● CHALLENGE:
Extend the biography of the darts player Mark Dudbridge, beginning immediately after its final sentence.

● PROVIDED PASSAGE:
-- BEGIN --

Personal information
- Nickname: Flash
- Born: 11 January 1973 (age 53) Bristol, England

Darts information
- Playing darts since: 1986
- Darts: 21g Harrows Flash Series
- Laterality: Right-handed
- Walk-on music: "Flash" by Queen

Organisation (see split in darts)
- BDO: 2002
- PDC: 2002–2024

WDF major events – best performances
- World Masters: Winner (1): 2002
- Int. Darts League: Last 16 Group: 2007

PDC premier events – best performances
- World Championship: Runner-up: 2005
- World Matchplay: Runner-up: 2004
- World Grand Prix: Quarter-final: 2005, 2007
- UK Open: Last 16: 2007, 2008
- Premier League: 5th: 2005
- Ch'ship League: Winners group, 6th: 2008
- Desert Classic: Last 16: 2007
- US Open/WSoD: Quarter-final: 2007
- PC Finals: Last 32: 2009, 2010, 2011

WSDT major events – best performances
- World Championship: Quarter-final: 2023

Other tournament wins
- Players Championships UK Open Regionals
| Ireland Open Autumn Classic | 2003 |
| Southern Counties Open | 2014 |
| PDC Challenge Tour | 2017 (x2) |
| LP Metal Detecting Series 4 | 2023 |
| JDB Butlin's Cup | 2024 |
| 2004 |  |
| Regional Finals | 2003, 2006 |

= Mark Dudbridge =

English darts player

Mark "Flash" Dudbridge (born 11 January 1973) is an English professional darts player. He appeared in the 2005 Premier League Darts after reaching the final of the 2005 PDC World Darts Championship. He also is a former World Master and has reached the final of the World Matchplay.

==Career==
Dudbridge started playing in his very early teens, citing Dennis Priestley as one of his heroes. Dudbridge made a name for himself in the British Darts Organisation by winning the Winmau World Masters in 2002, defeating Tony West in the final – in his first televised tournament. He never competed in the BDO version of the World Championship and switched instead to compete in the Professional Darts Corporation.

-- END --

● EXCERPTED RECORDS:

-- BEGIN --

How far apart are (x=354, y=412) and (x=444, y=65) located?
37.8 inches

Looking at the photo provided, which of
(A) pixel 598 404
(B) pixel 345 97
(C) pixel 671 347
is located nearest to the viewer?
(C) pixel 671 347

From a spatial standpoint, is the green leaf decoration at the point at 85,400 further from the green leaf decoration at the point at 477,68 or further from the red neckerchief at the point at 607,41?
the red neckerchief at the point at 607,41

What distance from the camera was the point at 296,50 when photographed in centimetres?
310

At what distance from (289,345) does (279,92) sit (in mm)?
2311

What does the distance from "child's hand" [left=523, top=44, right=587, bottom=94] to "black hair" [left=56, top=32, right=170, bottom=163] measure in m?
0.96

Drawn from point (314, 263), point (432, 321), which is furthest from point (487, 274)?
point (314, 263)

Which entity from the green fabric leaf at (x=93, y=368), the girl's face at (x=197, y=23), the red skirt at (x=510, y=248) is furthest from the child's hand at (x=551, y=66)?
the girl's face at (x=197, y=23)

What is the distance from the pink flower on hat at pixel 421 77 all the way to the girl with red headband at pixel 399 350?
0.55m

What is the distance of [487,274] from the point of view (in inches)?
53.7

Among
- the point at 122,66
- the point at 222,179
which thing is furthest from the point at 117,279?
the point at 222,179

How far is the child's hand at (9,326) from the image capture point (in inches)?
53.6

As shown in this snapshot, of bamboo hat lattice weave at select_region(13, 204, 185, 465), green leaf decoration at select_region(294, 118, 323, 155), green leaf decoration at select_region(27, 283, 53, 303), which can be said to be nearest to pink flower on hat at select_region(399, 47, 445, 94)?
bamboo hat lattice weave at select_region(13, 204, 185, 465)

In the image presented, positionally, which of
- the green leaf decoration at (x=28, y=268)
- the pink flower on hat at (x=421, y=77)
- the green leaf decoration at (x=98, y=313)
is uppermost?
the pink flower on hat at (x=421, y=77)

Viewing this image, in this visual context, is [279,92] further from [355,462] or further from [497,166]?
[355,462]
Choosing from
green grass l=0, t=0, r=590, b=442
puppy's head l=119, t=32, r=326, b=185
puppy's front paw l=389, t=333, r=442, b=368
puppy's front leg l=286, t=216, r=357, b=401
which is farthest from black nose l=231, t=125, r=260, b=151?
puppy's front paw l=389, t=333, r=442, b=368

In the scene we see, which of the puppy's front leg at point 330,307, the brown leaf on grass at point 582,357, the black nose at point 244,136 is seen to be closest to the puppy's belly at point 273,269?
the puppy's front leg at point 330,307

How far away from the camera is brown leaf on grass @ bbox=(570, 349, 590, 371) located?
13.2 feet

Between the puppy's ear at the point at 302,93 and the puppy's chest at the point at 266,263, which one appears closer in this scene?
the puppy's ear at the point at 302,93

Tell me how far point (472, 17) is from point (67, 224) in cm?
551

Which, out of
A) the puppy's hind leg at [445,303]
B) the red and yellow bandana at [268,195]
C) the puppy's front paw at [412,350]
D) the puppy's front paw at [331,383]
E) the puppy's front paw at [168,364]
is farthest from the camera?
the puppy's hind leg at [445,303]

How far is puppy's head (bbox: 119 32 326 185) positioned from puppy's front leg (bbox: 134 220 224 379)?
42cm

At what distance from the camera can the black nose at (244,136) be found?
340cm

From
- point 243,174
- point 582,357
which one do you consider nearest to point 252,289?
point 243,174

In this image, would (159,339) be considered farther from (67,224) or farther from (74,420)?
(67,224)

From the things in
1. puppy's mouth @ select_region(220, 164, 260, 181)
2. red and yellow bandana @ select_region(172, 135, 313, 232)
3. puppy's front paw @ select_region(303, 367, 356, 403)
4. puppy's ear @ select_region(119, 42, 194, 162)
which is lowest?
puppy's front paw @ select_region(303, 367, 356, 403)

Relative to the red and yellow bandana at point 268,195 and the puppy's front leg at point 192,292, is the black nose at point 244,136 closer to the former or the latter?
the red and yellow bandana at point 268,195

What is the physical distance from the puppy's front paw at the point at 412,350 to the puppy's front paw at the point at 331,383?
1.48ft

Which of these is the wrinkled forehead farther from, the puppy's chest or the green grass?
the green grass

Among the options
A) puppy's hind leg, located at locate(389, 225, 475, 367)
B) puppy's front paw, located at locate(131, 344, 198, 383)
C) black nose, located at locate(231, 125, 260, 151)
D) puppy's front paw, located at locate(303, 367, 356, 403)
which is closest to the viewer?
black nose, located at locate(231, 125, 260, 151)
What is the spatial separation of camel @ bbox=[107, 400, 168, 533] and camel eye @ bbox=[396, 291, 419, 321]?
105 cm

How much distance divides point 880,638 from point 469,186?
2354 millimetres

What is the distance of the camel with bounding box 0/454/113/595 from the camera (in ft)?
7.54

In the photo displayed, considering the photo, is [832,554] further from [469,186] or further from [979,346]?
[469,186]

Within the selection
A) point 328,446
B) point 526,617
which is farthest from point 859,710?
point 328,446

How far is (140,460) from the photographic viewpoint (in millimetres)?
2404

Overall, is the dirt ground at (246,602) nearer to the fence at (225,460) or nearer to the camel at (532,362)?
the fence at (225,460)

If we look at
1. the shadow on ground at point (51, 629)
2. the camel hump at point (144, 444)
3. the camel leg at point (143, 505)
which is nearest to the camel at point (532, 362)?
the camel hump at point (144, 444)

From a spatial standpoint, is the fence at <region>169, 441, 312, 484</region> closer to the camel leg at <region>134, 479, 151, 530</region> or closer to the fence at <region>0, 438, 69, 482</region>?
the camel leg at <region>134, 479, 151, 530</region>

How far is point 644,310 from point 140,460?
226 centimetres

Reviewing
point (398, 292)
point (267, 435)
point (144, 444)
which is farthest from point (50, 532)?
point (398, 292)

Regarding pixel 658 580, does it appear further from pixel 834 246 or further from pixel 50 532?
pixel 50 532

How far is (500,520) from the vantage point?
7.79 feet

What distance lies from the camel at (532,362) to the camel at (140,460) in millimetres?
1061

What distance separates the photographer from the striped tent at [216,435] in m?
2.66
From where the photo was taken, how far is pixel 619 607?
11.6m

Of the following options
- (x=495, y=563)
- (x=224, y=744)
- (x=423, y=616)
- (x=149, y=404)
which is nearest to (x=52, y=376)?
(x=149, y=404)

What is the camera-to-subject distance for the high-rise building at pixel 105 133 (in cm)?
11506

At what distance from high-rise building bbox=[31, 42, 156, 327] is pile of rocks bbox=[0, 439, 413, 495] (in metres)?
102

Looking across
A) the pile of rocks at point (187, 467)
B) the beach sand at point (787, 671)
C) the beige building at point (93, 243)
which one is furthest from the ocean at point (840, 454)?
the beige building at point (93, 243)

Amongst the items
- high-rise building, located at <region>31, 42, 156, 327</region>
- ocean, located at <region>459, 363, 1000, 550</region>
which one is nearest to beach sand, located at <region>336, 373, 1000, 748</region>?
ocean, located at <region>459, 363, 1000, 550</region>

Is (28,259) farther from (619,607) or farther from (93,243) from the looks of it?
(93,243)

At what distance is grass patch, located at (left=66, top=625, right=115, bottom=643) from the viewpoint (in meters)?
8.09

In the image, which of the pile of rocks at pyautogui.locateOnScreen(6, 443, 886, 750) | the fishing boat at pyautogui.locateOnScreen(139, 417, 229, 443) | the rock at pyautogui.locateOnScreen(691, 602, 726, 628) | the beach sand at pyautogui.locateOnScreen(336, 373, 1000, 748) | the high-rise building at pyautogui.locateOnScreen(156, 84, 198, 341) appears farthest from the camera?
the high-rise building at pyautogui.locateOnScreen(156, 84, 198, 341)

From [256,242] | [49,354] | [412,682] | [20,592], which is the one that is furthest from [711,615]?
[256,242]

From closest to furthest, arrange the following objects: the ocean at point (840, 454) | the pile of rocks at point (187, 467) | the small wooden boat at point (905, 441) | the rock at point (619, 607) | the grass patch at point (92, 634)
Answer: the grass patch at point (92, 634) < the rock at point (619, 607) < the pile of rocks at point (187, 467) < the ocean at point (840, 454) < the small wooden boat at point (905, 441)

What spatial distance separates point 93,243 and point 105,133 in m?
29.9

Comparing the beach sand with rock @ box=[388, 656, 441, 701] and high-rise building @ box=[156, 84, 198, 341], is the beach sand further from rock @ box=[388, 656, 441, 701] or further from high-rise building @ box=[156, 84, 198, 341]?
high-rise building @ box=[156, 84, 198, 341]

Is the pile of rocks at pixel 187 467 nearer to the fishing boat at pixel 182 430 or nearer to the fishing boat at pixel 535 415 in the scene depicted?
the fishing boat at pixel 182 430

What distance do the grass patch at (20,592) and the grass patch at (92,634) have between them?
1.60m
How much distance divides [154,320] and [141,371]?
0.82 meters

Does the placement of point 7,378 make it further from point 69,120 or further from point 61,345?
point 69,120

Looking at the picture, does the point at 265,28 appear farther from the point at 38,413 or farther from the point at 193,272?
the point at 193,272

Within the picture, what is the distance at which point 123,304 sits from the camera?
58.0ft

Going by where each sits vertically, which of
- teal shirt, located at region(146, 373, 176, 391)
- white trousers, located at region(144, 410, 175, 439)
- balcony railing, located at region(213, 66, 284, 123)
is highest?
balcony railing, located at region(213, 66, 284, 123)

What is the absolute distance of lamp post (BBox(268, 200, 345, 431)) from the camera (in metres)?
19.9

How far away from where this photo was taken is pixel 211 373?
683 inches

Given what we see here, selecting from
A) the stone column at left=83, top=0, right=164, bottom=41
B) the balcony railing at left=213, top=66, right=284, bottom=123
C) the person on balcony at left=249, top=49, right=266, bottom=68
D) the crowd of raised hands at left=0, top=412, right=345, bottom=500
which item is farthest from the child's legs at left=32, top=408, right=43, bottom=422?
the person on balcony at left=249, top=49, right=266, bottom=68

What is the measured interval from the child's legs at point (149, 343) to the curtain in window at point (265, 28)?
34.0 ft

-- END --

● TASK ANSWER:
In 2003, he won a regional final of the UK Open and also the Ireland Open Classic and knocked out John Part, who was defending champion at the time, in his first appearance at the World Championship in 2004. His success continued in Blackpool at the World Matchplay in 2004 going on to reach the final before losing to Phil Taylor. His 2005 PDC World Championship campaign started off by beating two former World Champions back-to-back – Richie Burnett and then John Part. He then beat Denis Ovens and Wayne Mardle before meeting Taylor again in the final – possibly Dudbridge's best achievement to date. This achievement saw him qualify for the inaugural Premier League and he also decided to become a full-time professional player.

Since 2005, Dudbridge's ranking has slipped. He started 2007 ranked 20 in the world rankings and his best result of that year was reaching the Quarter-finals of the new US Open in May. In the 2007 World Grand Prix, during his second-round clash with Andy Jenkins, the match entered a deciding leg. He missed his first nine darts at the double-in, and his opponent took a 285 point lead - Dudbridge managed to produce some heavy scoring in his next visits and won the leg and match.

Dudbridge qualified for the 2013 UK Open, his first televised appearance since the 2012 PDC World Championship. He also qualified for the 2014 World Championship. In 2017, he won two Challenge Tour events. He earned a Pro Tour Card for 2018 by finishing second in the Challenge Tour Order of Merit.

==Outside darts==
Dudbridge is one of the few players chosen to appear in the PDC World Championship Darts computer game.

Dudbridge owns Cafe501 and Solar Darts. He currently lives in Bradley Stoke and is married with three children. He is a supporter of Bristol City and several players including Scott Murray and Louis Carey have been spotted watching his matches live.

==World Championship results==
===PDC===
- 2004: Quarter-finals (lost to Kevin Painter 1–5)
- 2005: Runner-up (lost to Phil Taylor 4–7)
- 2006: Third round (lost to Kevin Painter 1–4)
- 2007: Second round (lost to Andy Hamilton 3–4)
- 2008: Third round (lost to James Wade 2–4)
- 2009: Third round (lost to Barrie Bates 0–4)
- 2010: Third round (lost to Co Stompé 2–4)
- 2011: Second round (lost to Adrian Lewis 1–4)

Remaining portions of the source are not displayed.